What the task requires => Omit every picture while repeating the entries exactly.

▬▬▬▬▬▬▬▬▬▬

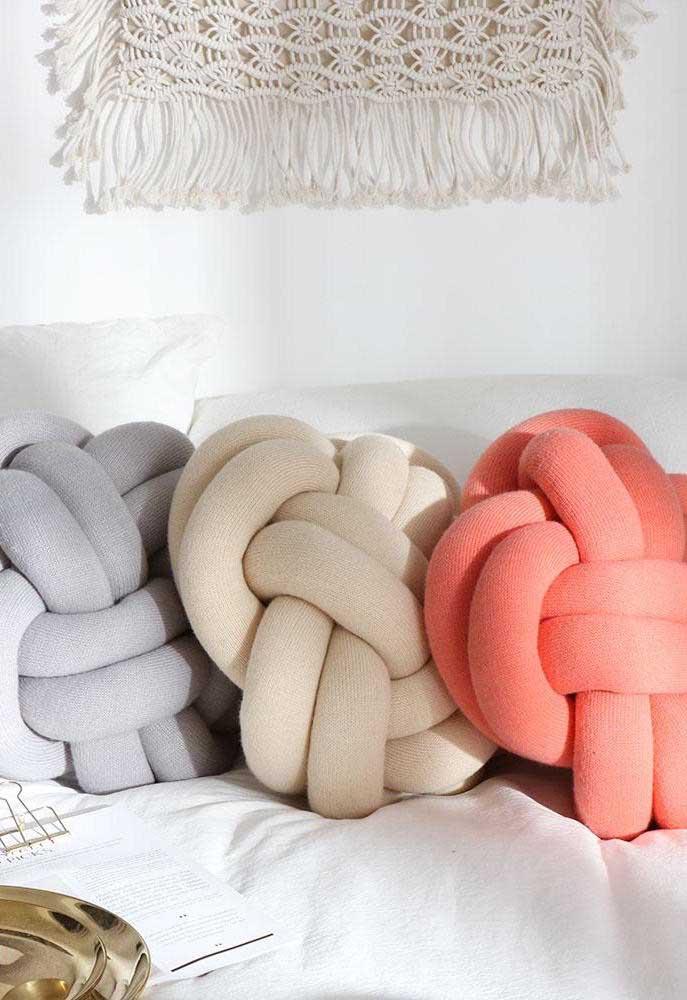 Faça um mix de cores com as suas almofadas de nó e ganhe uma decoração original e exclusiva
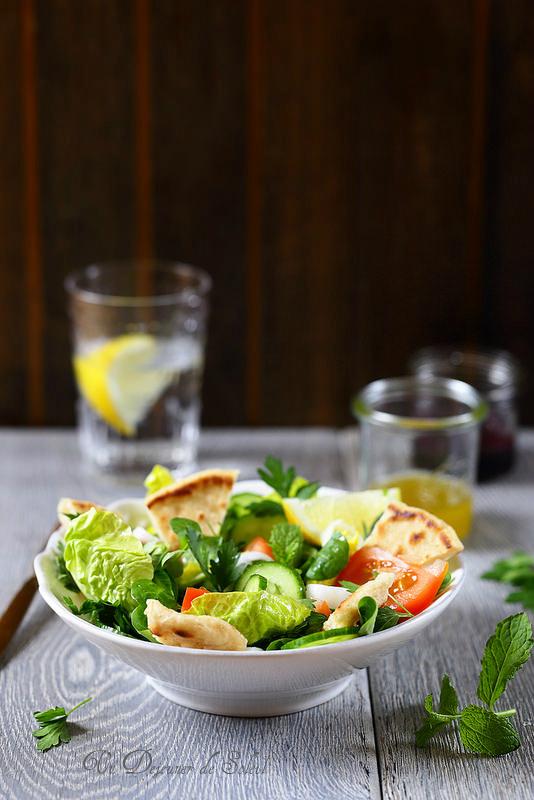 Fattouche ou fattoush salade libanaise aux tomates, concombre et pain pita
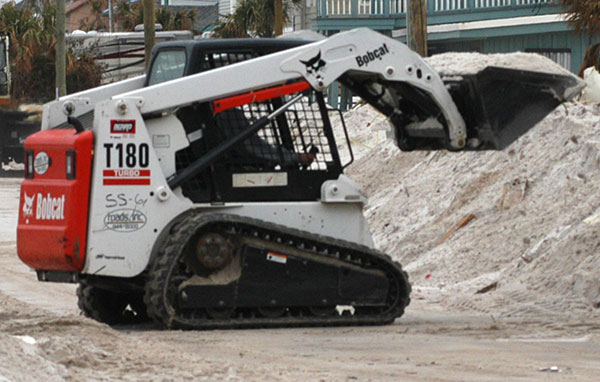 vernice-small-skid-steer-hire-perth-western-australia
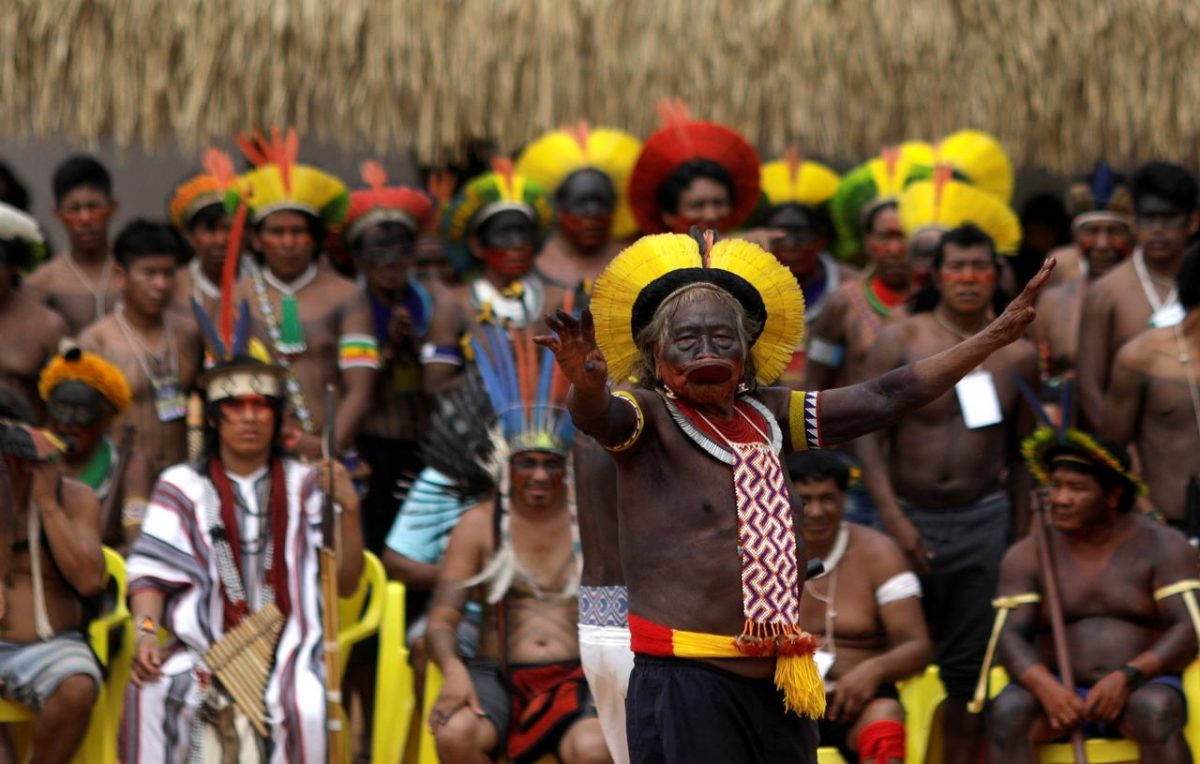 Indigenous leader Cacique Raoni of Kayapo tribe delivers a speech during a four-day pow wow in Piaracu village, in Xingu Indigenous Park, near Sao Jose do Xingu, Mato Grosso state, Brazil, January 17, 2020. REUTERS/Ricardo Moraes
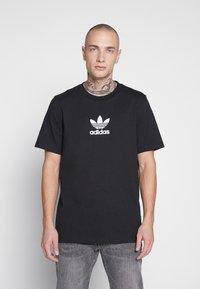 adidas Originals - ADICOLOR PREMIUM SHORT SLEEVE TEE - Camiseta estampada - black - 0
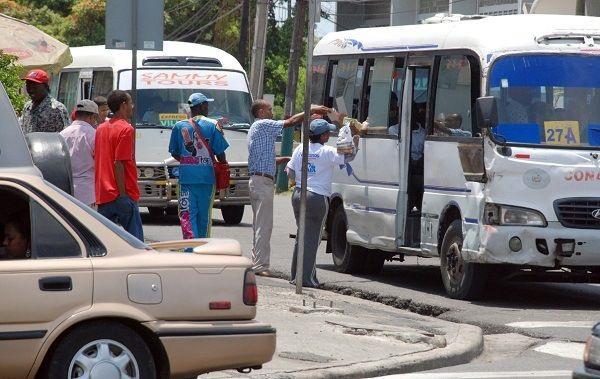 Rechazan en Los Alcarrizos aumento de los pasajes en transporte público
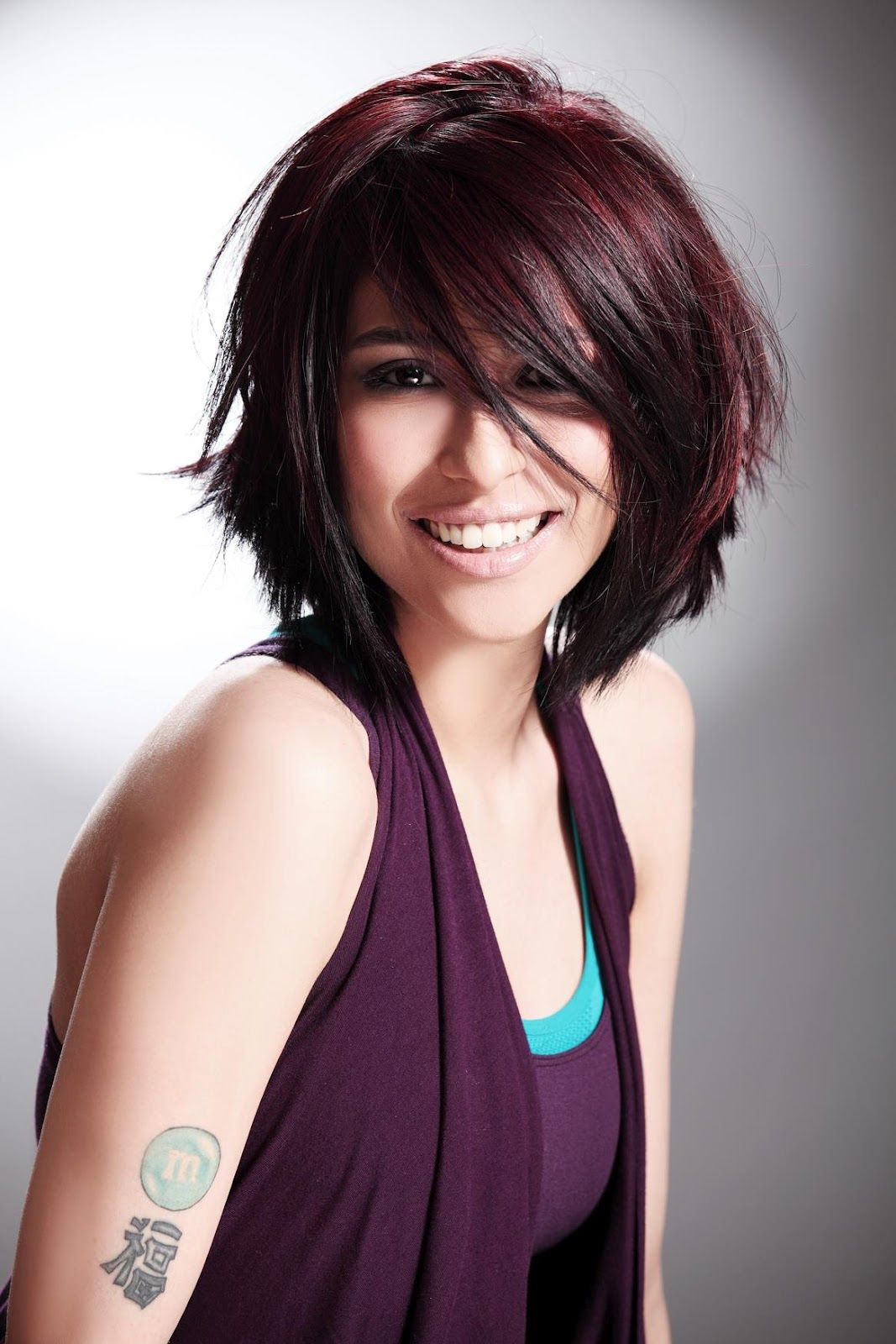 Meesha Shafi Wiki-Biography-Age-Height   Chestnut hair color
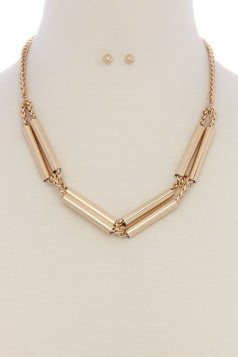METAL TUBE MULTI STRAND SHORT NECKLACE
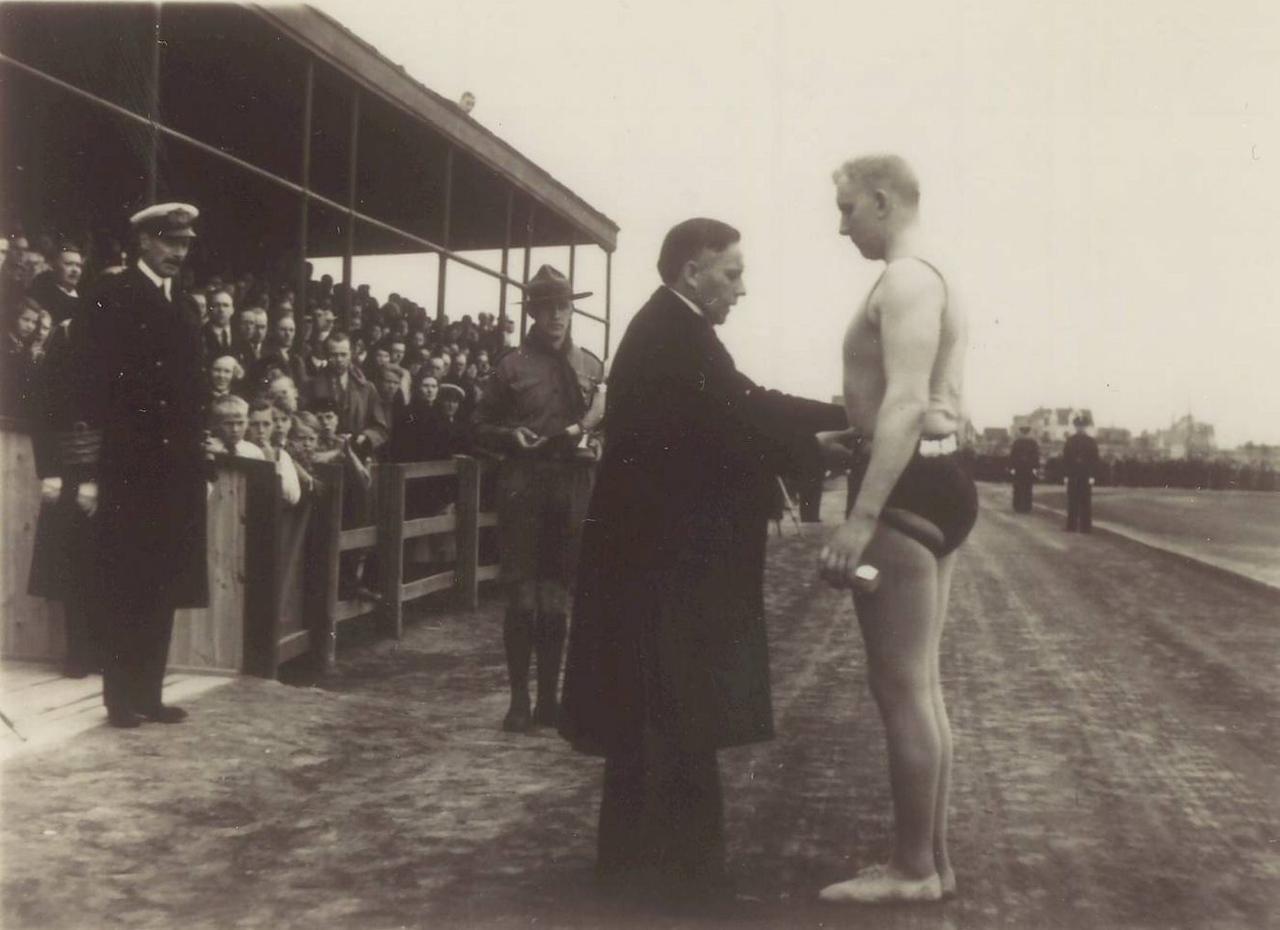 Íslandsglíman 1936, Benedikt G. Waage afhendir Sigurði Thor Grettisbeltið 1936. Kristján X horfir á.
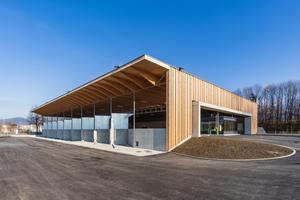 Elegant, aber höchst funktional – das eingeschobene Bürgerbüro markiert das Entree des Altstoffsammelzentrums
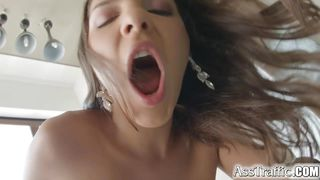 curvy babe in closeup anal action
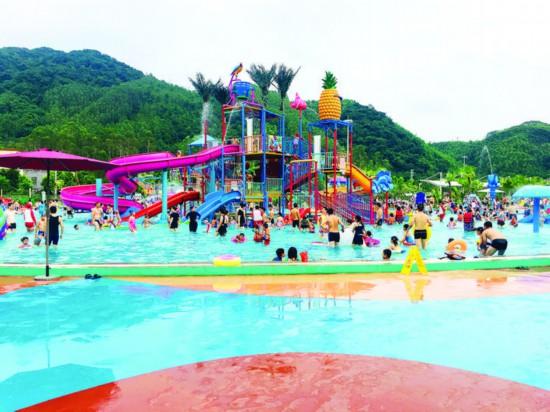 莲湖水上乐园吸引了不少游客。  惠州日报记者钟畅新 摄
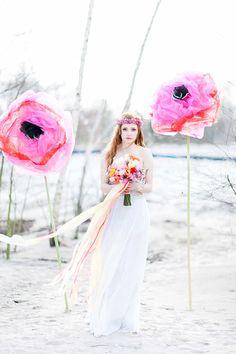 Eine Hochzeitsinspiration mit XL Blumen | Friedatheres.com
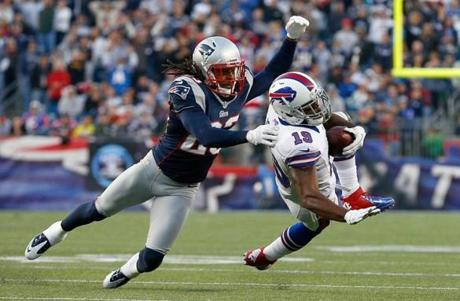 Marquice Cole stopped the Bills' Donald Jones in the second half.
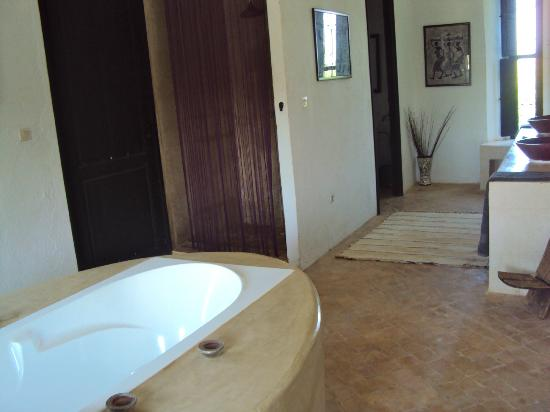 Fawakay Villas: Master bathroom in Villa Sannor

▬▬▬▬▬▬▬▬▬▬

Response below =>
 Faça um mix de cores com as suas almofadas de nó e ganhe uma decoração original e exclusiva
 Fattouche ou fattoush salade libanaise aux tomates, concombre et pain pita
 vernice-small-skid-steer-hire-perth-western-australia
 Indigenous leader Cacique Raoni of Kayapo tribe delivers a speech during a four-day pow wow in Piaracu village, in Xingu Indigenous Park, near Sao Jose do Xingu, Mato Grosso state, Brazil, January 17, 2020. REUTERS/Ricardo Moraes
 adidas Originals - ADICOLOR PREMIUM SHORT SLEEVE TEE - Camiseta estampada - black - 0
 Rechazan en Los Alcarrizos aumento de los pasajes en transporte público
 Meesha Shafi Wiki-Biography-Age-Height   Chestnut hair color
METAL TUBE MULTI STRAND SHORT NECKLACE
 Íslandsglíman 1936, Benedikt G. Waage afhendir Sigurði Thor Grettisbeltið 1936. Kristján X horfir á.
 Elegant, aber höchst funktional – das eingeschobene Bürgerbüro markiert das Entree des Altstoffsammelzentrums
 curvy babe in closeup anal action
 莲湖水上乐园吸引了不少游客。  惠州日报记者钟畅新 摄
 Eine Hochzeitsinspiration mit XL Blumen | Friedatheres.com
 Marquice Cole stopped the Bills' Donald Jones in the second half.
 Fawakay Villas: Master bathroom in Villa Sannor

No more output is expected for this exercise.